A NOUN models a person, place or thing, or so we learn in school. For modeling, we need to get more detailed and precise, so effectively, this tree splits the world of NOUNS into four new parts of speech, each of which requires a unique set of additional features (TBDL) to properly describe each contained sense.
Other parts of speech may be subclassified here too, by using special-case rules. For a VERB, one first finds its gerund sense, then classifies that. The result will always be some kind of Situation, depending on whether or not the verb was copulative, continuing, recurring, etc. For a PREPOSITION, one should first mentally translate it to an equivalent VERB sense, then reuse the rules above on the result.

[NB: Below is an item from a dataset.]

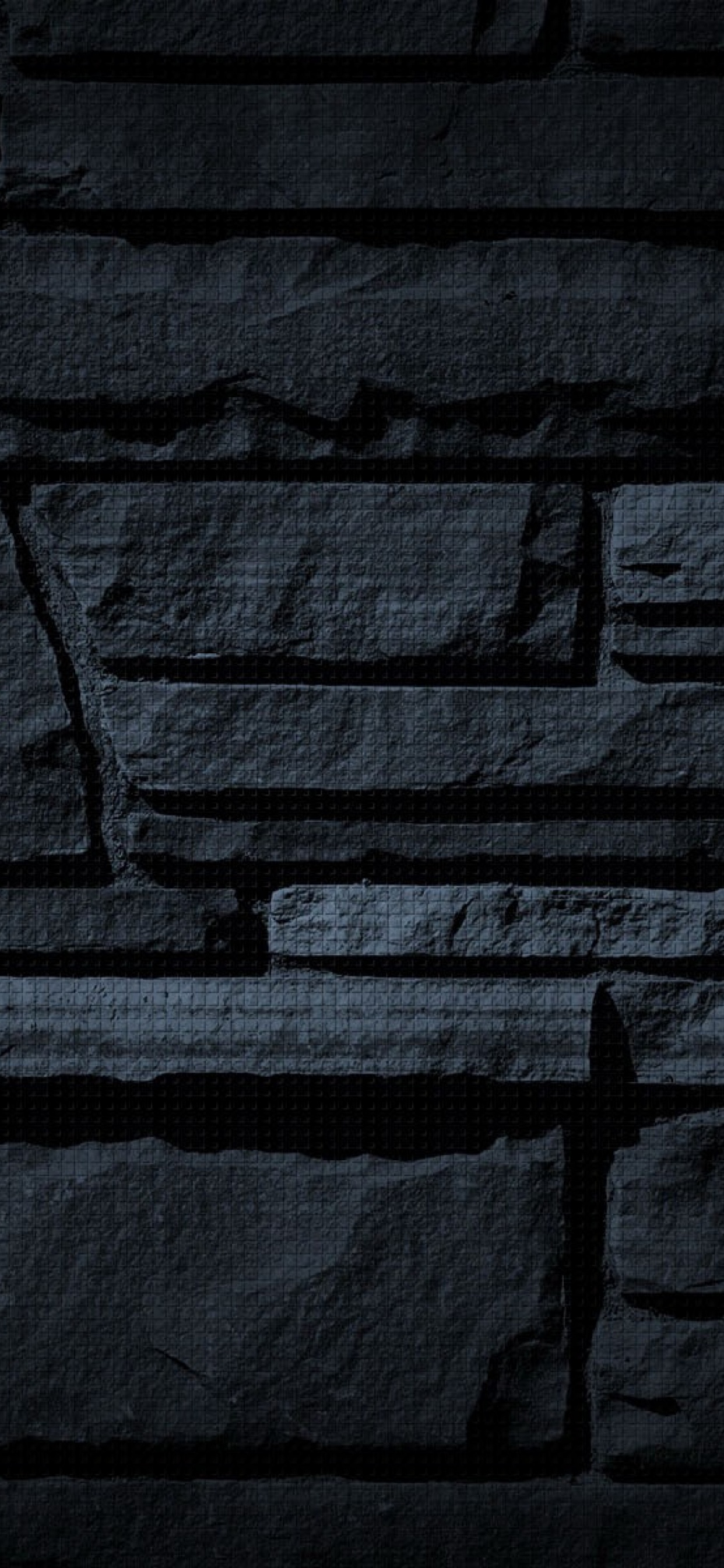 Обои текстура, черный, стена, кирпич, каменная стена в разрешении 1242x2688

Modifiers fall into a separate division all their own - the Aspect - under more complex rules that will apply to any NOUN sense whose meaning is a part or attribute of another type of thing - its domain. We categorize these sub-types based on what domain they modify or partition. Modifiers and parts clearly differ, but both get used similarly in language because they have a domain. Most other types do not need one. (The collective is a special-case exception.)

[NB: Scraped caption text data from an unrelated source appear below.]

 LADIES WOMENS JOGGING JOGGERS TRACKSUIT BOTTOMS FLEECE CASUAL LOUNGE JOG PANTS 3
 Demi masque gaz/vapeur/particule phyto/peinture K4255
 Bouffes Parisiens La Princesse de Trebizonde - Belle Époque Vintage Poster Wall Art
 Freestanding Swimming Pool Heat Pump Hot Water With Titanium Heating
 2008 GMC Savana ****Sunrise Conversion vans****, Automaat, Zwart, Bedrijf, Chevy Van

The Aspect category of highest interest involves parts of a Situation. They appear naturally as roles in XTM-style associations, and also in case frames. In English, they (or synonymes) often have regular spellings built as a root VERB inflected by -er or -ed. Their roleplayer topics are also explicitly marked in every English sentence by special positions or PARTICLE/PREPOSITION spellings, which makes parsing them relatively easy if the case frame for the specific Aspect at issue is known. (Unfortunately, these rules are not regular, so they can only be defined sense-by-sense, as a data base covering all the verbs in English.)